Re: Consensus call to include Display Strings in draft-ietf-httpbis-sfbis from Julian Reschke on 2023-05-28 (ietf-http-wg@w3.org from April to June 2023)

From: Julian Reschke <julian.reschke@gmx.de>
Date: Sun, 28 May 2023 13:32:33 +0200
To: Martin J. Dürst <duerst@it.aoyama.ac.jp>, Willy Tarreau <w@1wt.eu>
Cc: ietf-http-wg@w3.org
Message-ID: <329d848c-8116-f601-e041-44918ce2348d@gmx.de>

On 28.05.2023 09:28, Martin J. Dürst wrote:
> Hello Willy, Julian, others,
>
> There was a time (way back) when only the basic multilingual plane (i.e.
> a 16-bit space) had characters assigned.

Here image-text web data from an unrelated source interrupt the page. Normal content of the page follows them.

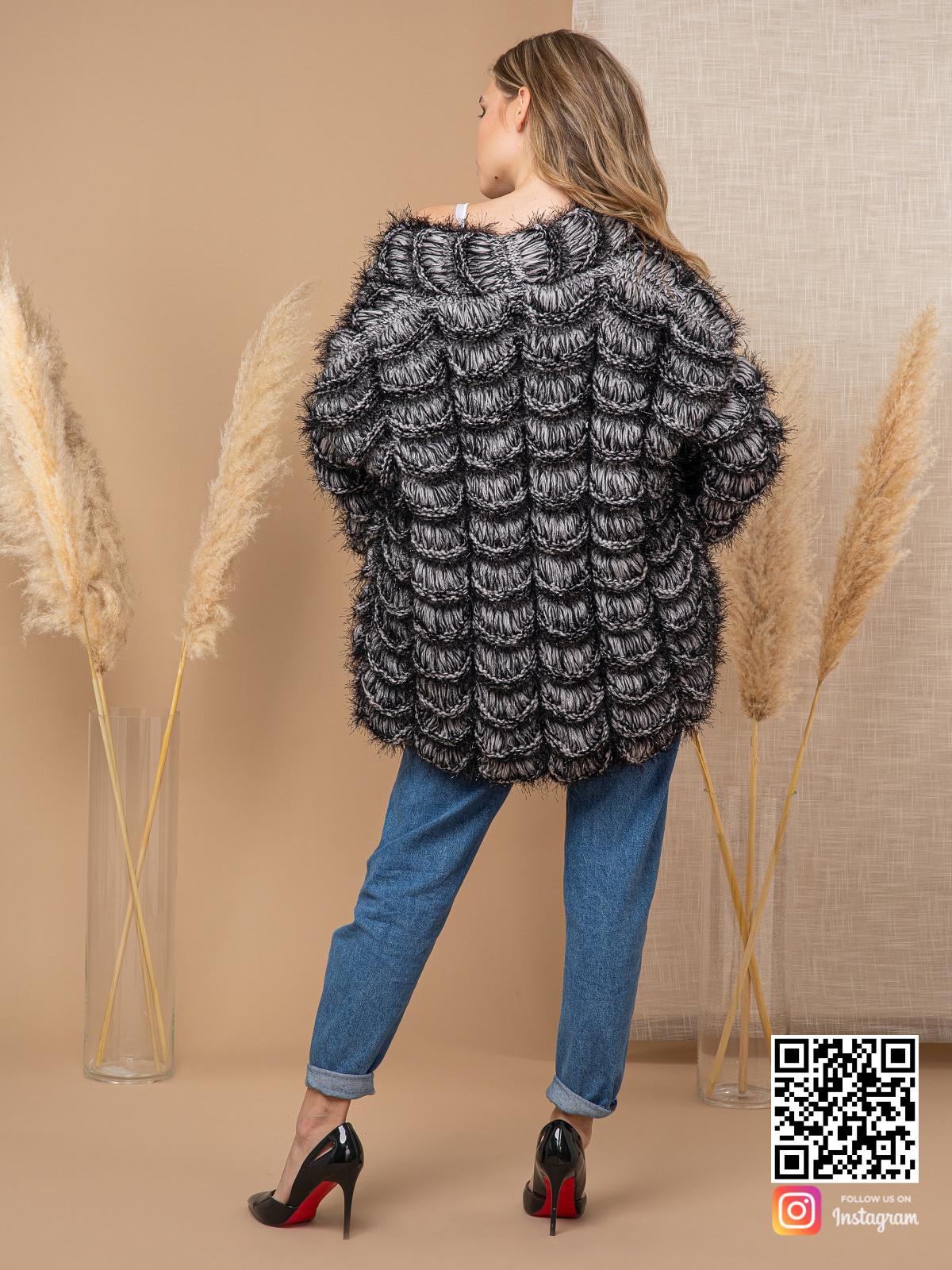 На второй фотографии кардиган для девушек со спины от Shapar, бренда вязаной одежды ручной работы в интернет-магазине связанных спицами вещей.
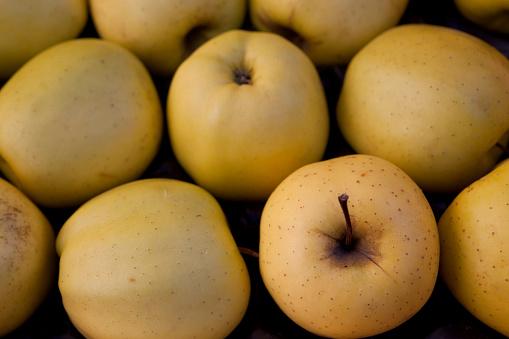 Apple「yellow apples in market」:スマホ壁紙(5)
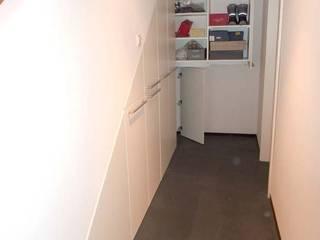 Apothekerauzüge unter der Kellertreppe Moderner Flur, Diele & Treppenhaus von PYRA-Designmoebel.de Modern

That turned out to not be
> enough, but it had the desirable side effect of keeping things compact.
> In UTF-8, that space can be covered by 3 bytes max per character, and it
> may have been that there were some implementations limited to 3 bytes
> max because they thought there wouldn't be any characters in the rest of
> the codespace.
>
> UTF-8 itself was defined to use up to 6 bytes per character, because it
> was covering the full 32-bit space of the early ISO-10646 drafts. There
> were definitely implementations that covered all that space.
>
> After some years, it became clear that a 16-bit space was not enough,
> but a 32-bit space was way too much. ISO and Unicode agreed on 17 planes
> of 16 bits, leading to an overall code space from U+0000 to U+10FFFF. As
> a result, the definition of UTF-8 was restricted to 4 bytes max per
> character (see RFC 3629, e.g.
> https://datatracker.ietf.org/doc/html/rfc3629#section-4, or your
> favorite Unicode version, or ISO 10646).

Martin,

thanks for the wonderful explanation!

Best regards, Julian

Received on Sunday, 28 May 2023 11:33:08 UTC